Her friend, Bud Kirkpatrick, said working was how she helped others
"She just washed and ironed clothes for other people," Kirkpatrick said.
McCarty worked with her mother, grandmother and aunt by her side.
When her aunt became gravely ill, she dropped out of school in the sixth grade to work full time.
In those days, she did not earn very much, but the little she made, she saved.
Paul Laughlin was her banker.
"Saving more than she spent and then socking it away. She kept currency in her house and periodically would walk down to the bank," Laughlin said.
McCarty had at least three bank accounts in the Hattiesburg area.
"In the summer of 1995, it came to her attention that she wasn't keeping up with her money like she wanted to," Laughlin said.
When Laughlin sat down with her to break it all down, he said McCarty was surprised at just how much she had.

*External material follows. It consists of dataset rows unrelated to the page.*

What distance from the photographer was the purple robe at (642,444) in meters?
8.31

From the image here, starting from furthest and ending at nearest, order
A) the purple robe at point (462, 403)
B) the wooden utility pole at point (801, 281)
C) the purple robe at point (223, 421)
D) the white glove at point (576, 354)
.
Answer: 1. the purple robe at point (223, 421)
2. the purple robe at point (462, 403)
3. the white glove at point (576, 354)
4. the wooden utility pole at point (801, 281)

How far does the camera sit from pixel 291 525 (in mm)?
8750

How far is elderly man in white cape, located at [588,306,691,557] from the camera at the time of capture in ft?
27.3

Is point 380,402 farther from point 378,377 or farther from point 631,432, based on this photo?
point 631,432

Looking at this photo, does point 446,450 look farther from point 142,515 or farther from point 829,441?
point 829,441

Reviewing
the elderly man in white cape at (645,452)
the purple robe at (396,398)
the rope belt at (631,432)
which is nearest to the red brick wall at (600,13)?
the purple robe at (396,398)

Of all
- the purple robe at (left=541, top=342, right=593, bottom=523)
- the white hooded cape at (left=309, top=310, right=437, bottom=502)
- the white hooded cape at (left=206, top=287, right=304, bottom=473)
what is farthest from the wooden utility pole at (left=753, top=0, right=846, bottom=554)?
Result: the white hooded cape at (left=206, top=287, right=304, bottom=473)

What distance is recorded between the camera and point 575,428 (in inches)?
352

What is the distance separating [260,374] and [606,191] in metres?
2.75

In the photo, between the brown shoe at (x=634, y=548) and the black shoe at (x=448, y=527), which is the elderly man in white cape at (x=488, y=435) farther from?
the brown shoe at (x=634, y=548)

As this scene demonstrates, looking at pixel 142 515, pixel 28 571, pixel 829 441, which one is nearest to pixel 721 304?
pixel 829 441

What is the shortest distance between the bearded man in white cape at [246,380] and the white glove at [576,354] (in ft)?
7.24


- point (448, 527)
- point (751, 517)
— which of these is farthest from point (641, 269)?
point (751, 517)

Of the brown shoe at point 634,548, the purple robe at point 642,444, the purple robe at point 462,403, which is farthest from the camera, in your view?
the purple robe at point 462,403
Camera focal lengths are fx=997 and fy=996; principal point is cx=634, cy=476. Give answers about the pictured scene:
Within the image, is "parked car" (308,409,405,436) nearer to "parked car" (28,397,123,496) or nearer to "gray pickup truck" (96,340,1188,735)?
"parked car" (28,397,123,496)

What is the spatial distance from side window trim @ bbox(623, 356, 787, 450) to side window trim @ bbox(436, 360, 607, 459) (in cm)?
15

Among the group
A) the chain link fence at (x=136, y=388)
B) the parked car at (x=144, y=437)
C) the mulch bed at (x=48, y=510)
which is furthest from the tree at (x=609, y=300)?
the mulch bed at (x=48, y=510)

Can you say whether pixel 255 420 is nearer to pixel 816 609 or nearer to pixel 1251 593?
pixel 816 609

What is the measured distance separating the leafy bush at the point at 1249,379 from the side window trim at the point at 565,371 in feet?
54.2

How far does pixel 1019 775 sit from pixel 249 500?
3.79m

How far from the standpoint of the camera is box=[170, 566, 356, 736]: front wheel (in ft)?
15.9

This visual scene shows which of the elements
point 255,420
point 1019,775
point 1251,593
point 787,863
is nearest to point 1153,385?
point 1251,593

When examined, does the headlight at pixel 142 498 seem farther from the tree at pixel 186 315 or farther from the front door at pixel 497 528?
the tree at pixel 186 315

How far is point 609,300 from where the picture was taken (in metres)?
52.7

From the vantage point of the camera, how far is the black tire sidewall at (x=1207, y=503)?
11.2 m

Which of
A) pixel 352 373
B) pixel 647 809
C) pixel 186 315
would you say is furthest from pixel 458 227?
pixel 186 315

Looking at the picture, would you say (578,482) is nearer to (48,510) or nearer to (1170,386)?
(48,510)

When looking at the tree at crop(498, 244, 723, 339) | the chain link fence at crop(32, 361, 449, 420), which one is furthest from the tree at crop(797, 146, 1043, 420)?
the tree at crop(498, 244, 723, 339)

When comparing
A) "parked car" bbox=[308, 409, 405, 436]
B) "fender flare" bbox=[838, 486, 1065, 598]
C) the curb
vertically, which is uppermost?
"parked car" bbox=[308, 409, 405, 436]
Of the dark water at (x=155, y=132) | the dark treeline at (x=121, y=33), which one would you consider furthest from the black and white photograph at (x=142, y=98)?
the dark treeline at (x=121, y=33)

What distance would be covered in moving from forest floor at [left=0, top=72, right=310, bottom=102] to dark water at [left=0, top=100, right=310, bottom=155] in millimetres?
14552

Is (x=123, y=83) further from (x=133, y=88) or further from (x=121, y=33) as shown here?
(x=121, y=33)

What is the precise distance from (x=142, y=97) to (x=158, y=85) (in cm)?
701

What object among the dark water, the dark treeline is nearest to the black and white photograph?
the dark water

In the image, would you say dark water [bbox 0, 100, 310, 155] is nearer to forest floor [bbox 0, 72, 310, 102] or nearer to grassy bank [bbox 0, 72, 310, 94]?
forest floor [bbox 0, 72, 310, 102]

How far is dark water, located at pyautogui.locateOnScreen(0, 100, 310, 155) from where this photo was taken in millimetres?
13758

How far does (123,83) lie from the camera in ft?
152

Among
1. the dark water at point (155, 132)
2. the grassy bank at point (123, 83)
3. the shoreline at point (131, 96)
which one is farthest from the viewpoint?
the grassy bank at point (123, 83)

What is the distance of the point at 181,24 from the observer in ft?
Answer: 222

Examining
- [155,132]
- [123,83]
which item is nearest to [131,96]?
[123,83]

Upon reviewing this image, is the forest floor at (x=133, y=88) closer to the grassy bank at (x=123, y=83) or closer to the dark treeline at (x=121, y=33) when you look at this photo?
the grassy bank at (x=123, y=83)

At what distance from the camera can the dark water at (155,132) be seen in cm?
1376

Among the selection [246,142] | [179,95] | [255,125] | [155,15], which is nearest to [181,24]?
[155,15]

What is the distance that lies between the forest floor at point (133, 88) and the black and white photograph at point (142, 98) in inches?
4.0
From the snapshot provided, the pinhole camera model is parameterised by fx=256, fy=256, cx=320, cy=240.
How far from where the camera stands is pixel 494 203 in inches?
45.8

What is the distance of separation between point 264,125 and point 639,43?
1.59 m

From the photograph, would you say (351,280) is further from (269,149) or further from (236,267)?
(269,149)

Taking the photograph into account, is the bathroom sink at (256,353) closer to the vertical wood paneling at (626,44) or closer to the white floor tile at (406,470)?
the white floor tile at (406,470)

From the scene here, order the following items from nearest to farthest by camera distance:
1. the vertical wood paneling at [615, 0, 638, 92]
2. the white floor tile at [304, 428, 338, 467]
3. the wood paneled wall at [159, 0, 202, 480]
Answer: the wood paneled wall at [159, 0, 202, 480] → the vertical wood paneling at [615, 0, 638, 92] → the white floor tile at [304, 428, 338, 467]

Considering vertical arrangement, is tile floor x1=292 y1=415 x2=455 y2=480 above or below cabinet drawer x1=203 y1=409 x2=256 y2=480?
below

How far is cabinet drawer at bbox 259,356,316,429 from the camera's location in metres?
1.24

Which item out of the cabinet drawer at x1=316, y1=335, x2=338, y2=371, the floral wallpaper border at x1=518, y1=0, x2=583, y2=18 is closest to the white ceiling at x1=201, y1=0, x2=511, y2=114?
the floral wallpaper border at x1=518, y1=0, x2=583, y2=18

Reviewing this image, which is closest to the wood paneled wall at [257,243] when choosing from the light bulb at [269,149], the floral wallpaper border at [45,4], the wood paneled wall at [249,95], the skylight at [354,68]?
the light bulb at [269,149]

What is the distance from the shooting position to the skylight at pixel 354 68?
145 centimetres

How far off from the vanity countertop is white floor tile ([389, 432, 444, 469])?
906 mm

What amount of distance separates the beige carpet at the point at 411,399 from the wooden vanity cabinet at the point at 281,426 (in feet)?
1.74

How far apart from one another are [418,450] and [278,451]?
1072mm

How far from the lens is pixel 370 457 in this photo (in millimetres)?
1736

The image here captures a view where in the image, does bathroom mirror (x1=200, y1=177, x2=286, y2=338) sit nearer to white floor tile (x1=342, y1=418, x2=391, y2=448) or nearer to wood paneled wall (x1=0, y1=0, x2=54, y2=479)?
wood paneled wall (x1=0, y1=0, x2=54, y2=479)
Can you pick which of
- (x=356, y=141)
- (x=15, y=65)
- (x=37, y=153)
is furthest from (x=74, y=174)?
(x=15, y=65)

"Her total estate value was around 250,000 dollars. I asked her what she wanted us to do with the money if she set it up in a trust," McCarty added.
She left some of it to her family, another portion to her church, but $150,000 went to a nearby school to set up a scholarship fund.
"At the time I didn't know which college she was talking about, but we figured it out," McCarty said.
The college was The University of Southern Mississippi, but why she wanted to leave so much to a place she would never step foot on was anybody's guess.
J.T. Tisdale is the major gifts officer for the USM foundation. He said McCarty just wanted to help students in financial need.
"It was her way of showing others the value of an education even though she was never able to get one of her own," Tisdale said.
Carletta Barnes was a recipient of McCarty's scholarship.
She now has her own dental practice in Hattiesburg.
"It was because of her, that I'm able to do this. Having the scholarship meant that I did not have to work. I just had to focus on my school," McCarty said
Many students in the area have benefited from the McCarty's scholarship.
"We occasionally receive donations to her scholarship to this day," Tisdale said.